100% Pure New Zealand Winter Games will provide the opportunity for both able bodied and athletes with a disability to race alongside each other in the alpine skiing and cross-country skiing disciplines. However, with valuable points available for Olympic and Paralympic qualification, the scoring system will be separate under FIS (Federation International de Ski) and IPC (International Paralympic Committee) regulations.
“This is a new concept in high performance competition,” said Winter Games NZ CEO, Arthur Klap. “We believe no distinction should be made between any athletes that perform at the highest possible level, against the best in the world. To this end, adaptive and able bodied athletes will be competing at the same time, on the same course.”

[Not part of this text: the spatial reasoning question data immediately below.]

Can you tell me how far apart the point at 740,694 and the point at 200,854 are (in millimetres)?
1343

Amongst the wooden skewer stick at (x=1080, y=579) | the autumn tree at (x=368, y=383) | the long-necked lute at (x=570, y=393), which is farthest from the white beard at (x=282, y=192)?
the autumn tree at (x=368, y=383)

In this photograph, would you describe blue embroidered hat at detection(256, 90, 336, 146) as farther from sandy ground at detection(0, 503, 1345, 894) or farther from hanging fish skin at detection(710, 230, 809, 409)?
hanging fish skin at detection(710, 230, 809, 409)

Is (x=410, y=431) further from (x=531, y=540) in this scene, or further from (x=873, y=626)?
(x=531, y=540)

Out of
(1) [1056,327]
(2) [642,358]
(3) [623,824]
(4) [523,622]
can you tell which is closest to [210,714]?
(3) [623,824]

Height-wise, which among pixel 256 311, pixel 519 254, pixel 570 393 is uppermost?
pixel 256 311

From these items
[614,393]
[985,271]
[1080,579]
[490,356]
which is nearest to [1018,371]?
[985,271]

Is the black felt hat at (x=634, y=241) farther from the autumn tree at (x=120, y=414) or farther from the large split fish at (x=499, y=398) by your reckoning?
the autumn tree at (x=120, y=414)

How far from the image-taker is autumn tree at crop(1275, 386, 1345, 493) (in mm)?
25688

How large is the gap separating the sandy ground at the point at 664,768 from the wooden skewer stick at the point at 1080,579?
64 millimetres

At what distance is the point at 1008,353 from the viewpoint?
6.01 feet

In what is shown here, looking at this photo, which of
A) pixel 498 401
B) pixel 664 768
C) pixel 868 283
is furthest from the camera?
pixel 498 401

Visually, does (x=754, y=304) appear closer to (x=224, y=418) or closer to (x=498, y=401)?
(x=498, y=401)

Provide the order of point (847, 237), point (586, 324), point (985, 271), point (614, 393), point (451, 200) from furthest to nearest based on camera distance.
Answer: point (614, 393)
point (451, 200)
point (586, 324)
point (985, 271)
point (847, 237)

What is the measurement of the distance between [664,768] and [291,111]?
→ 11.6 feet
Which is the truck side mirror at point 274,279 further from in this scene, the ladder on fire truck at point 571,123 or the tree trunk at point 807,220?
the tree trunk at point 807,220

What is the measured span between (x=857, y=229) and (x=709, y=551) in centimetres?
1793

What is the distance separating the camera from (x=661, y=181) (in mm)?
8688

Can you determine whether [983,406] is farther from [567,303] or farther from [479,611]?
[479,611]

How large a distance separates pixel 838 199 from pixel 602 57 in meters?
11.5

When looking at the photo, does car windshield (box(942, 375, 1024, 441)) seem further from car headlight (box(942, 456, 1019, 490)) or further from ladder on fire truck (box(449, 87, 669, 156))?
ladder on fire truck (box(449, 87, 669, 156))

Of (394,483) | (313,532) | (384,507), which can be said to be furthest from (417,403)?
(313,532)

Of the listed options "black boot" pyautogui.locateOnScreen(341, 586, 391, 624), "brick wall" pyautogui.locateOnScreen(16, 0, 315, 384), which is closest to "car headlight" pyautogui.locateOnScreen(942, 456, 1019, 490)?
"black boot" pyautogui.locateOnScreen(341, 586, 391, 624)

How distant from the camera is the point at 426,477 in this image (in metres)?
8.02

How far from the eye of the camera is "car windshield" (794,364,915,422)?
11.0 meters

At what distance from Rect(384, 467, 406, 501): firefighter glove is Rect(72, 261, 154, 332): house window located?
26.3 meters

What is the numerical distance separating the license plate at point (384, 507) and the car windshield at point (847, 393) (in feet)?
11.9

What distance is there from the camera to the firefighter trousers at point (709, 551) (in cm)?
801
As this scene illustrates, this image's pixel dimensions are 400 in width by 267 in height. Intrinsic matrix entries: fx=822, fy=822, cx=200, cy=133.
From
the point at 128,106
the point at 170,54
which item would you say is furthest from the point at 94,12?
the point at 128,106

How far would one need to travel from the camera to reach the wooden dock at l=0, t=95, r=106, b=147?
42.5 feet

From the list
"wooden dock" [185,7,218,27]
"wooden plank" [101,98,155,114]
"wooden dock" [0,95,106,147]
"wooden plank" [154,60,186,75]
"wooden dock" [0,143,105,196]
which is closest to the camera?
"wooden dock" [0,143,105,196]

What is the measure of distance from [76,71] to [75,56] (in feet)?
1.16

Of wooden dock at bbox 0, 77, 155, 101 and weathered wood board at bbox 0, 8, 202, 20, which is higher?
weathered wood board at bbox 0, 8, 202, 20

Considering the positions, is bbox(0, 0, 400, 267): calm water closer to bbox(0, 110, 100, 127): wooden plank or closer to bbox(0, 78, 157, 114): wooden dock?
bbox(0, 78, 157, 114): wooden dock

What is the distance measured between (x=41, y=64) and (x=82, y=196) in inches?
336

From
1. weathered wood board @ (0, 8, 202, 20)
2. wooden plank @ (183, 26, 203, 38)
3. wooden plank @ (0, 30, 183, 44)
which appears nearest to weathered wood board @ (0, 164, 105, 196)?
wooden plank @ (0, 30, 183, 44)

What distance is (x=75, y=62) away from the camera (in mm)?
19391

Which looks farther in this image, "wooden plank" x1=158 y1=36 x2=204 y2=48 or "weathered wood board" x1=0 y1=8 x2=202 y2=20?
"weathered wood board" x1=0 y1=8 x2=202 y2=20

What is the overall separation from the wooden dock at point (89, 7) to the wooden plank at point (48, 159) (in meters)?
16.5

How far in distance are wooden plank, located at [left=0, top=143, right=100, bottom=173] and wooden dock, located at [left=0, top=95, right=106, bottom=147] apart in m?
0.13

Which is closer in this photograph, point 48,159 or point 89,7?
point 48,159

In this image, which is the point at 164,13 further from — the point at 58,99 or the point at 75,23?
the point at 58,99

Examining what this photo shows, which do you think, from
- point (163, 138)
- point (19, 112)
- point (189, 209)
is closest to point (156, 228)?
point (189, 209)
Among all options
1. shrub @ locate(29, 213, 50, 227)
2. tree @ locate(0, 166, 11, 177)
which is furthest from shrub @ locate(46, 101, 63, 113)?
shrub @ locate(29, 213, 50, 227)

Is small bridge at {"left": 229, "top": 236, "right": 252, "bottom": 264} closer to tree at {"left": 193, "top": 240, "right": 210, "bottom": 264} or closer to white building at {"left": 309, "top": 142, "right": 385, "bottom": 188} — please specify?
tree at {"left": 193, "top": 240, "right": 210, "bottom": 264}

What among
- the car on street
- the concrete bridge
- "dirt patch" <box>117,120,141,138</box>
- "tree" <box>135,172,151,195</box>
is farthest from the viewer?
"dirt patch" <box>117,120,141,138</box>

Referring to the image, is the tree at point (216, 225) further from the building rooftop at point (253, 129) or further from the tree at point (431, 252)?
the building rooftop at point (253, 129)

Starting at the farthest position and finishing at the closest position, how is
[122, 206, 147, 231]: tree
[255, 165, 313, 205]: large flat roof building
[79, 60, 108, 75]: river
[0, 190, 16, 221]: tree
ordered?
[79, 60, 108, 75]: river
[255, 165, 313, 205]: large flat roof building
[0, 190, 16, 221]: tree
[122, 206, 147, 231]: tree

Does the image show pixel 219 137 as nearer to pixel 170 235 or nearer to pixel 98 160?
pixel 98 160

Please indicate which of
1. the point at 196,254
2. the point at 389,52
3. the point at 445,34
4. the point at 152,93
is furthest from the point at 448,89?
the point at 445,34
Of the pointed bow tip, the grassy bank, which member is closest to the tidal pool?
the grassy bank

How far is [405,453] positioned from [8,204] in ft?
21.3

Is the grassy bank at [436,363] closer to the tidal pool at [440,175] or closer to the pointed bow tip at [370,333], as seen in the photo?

The importance of 100% Pure New Zealand Winter Games in the adaptive skiing calendar is further highlighted by IPC’s decision to set the qualifying standard for the Games at the same level as for the Paralympics. This is a direct result of 100% Pure New Zealand Winter Games’ progressive decision to include adaptive skiing in the mainstream programme.
Athletes confirmed to date include top New Zealand skier, Adam Hall from Wanaka, Otago who is currently ranked second in the world for slalom and seventh for giant slalom.
“Winter Games NZ will be great for New Zealand in the sense that it’s the biggest adaptive ski event ever held here. It’ll be really exciting and people would never have seen anything like this here before,” he said. “It’s also a major stepping stone for me in my preparation for the Paralympics in Vancouver. The support staff and myself can work together as a team and use it a practice run for 2010. The athletes that are here will also be in Vancouver so it’s a perfect opportunity to test myself against them.”
Athletes with a range of physical disabilities or visual impairment will compete. There are three classes of skiers – standing, sitting (using a specially mono ski) and visually impaired (who race with a guide). In the cross-country disciplines adaptive athletes either ski on two Nordic skis or in a special ski chair with long poles – these athletes are particularly fit and strong. All are professional athletes who train and compete all year round.
The inaugural 100% Pure New Zealand Winter Games will take place at Coronet Peak, The Remarkables, Cardrona Alpine Resort, Snow Farm, Naseby and Dunedin from 21-30 August 2009. It will feature disciplines of alpine skiing, free skiing, x-country skiing, snowboarding, curling, ice skating and adaptive snow sports as well as the demonstration sports of winter triathlon and natural luge.